▶ _WHAT IS EXPECTED_
Your answer must be an exact copy of the records below, minus the pictures.

▶ _AVAILABLE DATA_
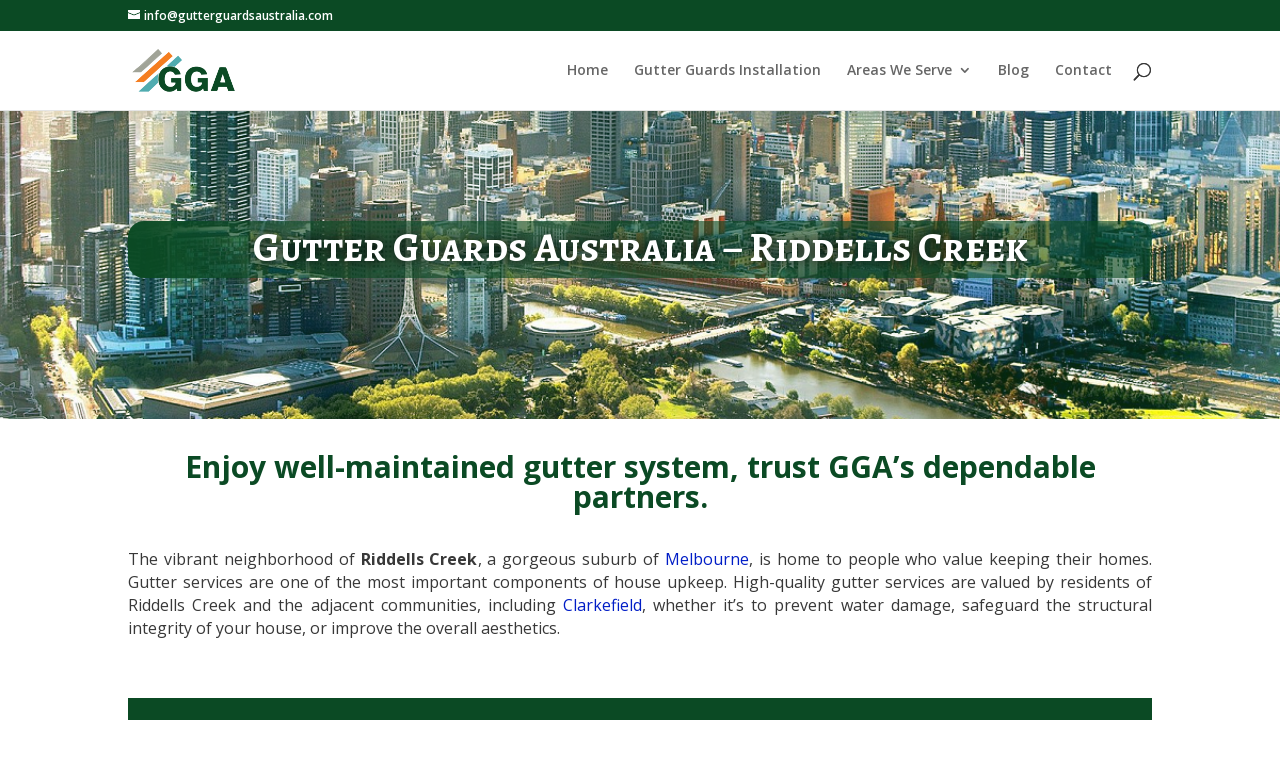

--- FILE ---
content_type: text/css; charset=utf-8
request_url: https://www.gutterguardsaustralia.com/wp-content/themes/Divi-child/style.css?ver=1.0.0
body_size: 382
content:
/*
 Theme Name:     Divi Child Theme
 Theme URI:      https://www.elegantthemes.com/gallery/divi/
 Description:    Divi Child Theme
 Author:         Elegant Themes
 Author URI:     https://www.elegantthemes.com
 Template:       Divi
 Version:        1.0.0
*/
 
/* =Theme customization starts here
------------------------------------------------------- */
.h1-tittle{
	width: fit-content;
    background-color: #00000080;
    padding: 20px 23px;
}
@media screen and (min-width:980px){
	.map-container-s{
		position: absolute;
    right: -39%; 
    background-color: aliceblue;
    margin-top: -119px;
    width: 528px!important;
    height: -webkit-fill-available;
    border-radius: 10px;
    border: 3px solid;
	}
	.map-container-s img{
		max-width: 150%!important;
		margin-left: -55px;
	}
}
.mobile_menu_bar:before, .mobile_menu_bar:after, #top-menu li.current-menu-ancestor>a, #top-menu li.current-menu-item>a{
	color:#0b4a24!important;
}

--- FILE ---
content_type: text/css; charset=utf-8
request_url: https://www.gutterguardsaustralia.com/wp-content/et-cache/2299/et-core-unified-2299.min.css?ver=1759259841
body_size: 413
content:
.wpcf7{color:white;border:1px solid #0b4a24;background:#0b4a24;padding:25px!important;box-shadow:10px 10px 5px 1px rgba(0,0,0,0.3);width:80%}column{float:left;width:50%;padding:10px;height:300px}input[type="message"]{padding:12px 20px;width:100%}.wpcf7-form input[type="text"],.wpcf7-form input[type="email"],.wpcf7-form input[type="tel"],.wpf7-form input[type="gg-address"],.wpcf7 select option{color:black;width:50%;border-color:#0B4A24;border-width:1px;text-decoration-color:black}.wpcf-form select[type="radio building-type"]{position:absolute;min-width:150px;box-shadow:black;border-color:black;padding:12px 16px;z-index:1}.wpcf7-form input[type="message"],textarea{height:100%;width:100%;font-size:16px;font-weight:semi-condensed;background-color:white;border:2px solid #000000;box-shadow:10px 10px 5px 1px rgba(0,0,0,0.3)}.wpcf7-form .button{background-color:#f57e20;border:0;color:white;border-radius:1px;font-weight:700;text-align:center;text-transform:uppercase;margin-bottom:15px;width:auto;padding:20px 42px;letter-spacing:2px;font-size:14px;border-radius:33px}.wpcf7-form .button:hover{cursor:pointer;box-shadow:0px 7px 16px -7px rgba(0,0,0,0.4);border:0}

▶ _RESULT_
--- FILE ---
content_type: text/css; charset=utf-8
request_url: https://www.gutterguardsaustralia.com/wp-content/themes/Divi-child/style.css?ver=1.0.0
body_size: 382
content:
/*
 Theme Name:     Divi Child Theme
 Theme URI:      https://www.elegantthemes.com/gallery/divi/
 Description:    Divi Child Theme
 Author:         Elegant Themes
 Author URI:     https://www.elegantthemes.com
 Template:       Divi
 Version:        1.0.0
*/
 
/* =Theme customization starts here
------------------------------------------------------- */
.h1-tittle{
	width: fit-content;
    background-color: #00000080;
    padding: 20px 23px;
}
@media screen and (min-width:980px){
	.map-container-s{
		position: absolute;
    right: -39%; 
    background-color: aliceblue;
    margin-top: -119px;
    width: 528px!important;
    height: -webkit-fill-available;
    border-radius: 10px;
    border: 3px solid;
	}
	.map-container-s img{
		max-width: 150%!important;
		margin-left: -55px;
	}
}
.mobile_menu_bar:before, .mobile_menu_bar:after, #top-menu li.current-menu-ancestor>a, #top-menu li.current-menu-item>a{
	color:#0b4a24!important;
}

--- FILE ---
content_type: text/css; charset=utf-8
request_url: https://www.gutterguardsaustralia.com/wp-content/et-cache/2299/et-core-unified-2299.min.css?ver=1759259841
body_size: 413
content:
.wpcf7{color:white;border:1px solid #0b4a24;background:#0b4a24;padding:25px!important;box-shadow:10px 10px 5px 1px rgba(0,0,0,0.3);width:80%}column{float:left;width:50%;padding:10px;height:300px}input[type="message"]{padding:12px 20px;width:100%}.wpcf7-form input[type="text"],.wpcf7-form input[type="email"],.wpcf7-form input[type="tel"],.wpf7-form input[type="gg-address"],.wpcf7 select option{color:black;width:50%;border-color:#0B4A24;border-width:1px;text-decoration-color:black}.wpcf-form select[type="radio building-type"]{position:absolute;min-width:150px;box-shadow:black;border-color:black;padding:12px 16px;z-index:1}.wpcf7-form input[type="message"],textarea{height:100%;width:100%;font-size:16px;font-weight:semi-condensed;background-color:white;border:2px solid #000000;box-shadow:10px 10px 5px 1px rgba(0,0,0,0.3)}.wpcf7-form .button{background-color:#f57e20;border:0;color:white;border-radius:1px;font-weight:700;text-align:center;text-transform:uppercase;margin-bottom:15px;width:auto;padding:20px 42px;letter-spacing:2px;font-size:14px;border-radius:33px}.wpcf7-form .button:hover{cursor:pointer;box-shadow:0px 7px 16px -7px rgba(0,0,0,0.4);border:0}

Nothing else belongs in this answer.